---- DATASET CONTENT
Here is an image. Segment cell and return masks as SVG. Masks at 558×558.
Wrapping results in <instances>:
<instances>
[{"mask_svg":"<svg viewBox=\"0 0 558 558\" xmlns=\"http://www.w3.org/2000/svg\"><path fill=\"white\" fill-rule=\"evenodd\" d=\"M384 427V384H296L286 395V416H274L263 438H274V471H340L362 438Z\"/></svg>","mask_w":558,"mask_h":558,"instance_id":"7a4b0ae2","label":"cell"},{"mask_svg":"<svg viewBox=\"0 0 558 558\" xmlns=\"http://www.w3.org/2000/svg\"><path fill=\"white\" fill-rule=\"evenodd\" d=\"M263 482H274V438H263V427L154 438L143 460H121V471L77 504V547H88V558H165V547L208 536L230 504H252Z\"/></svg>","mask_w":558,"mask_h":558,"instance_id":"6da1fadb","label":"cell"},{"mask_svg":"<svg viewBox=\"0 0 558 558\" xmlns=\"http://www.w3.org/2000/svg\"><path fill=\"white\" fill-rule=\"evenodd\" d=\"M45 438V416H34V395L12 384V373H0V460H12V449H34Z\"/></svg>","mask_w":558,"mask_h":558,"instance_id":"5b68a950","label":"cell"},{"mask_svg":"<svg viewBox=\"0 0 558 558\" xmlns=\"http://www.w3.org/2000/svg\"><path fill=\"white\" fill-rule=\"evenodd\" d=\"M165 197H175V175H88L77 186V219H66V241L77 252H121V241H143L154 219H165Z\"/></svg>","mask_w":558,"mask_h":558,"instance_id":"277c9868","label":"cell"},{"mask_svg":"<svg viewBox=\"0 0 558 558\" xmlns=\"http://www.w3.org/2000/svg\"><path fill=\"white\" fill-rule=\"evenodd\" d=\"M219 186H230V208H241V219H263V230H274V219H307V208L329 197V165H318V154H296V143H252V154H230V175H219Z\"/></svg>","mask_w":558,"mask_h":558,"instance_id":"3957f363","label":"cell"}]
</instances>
--------
→ **SHORT TASK**:
Please pick out every line of the rows above that contains the word "instances", matching case exactly, and copy each of those lines.

→ **RESULT FOR THIS EXERCISE**:
Wrapping results in <instances>:
<instances>
</instances>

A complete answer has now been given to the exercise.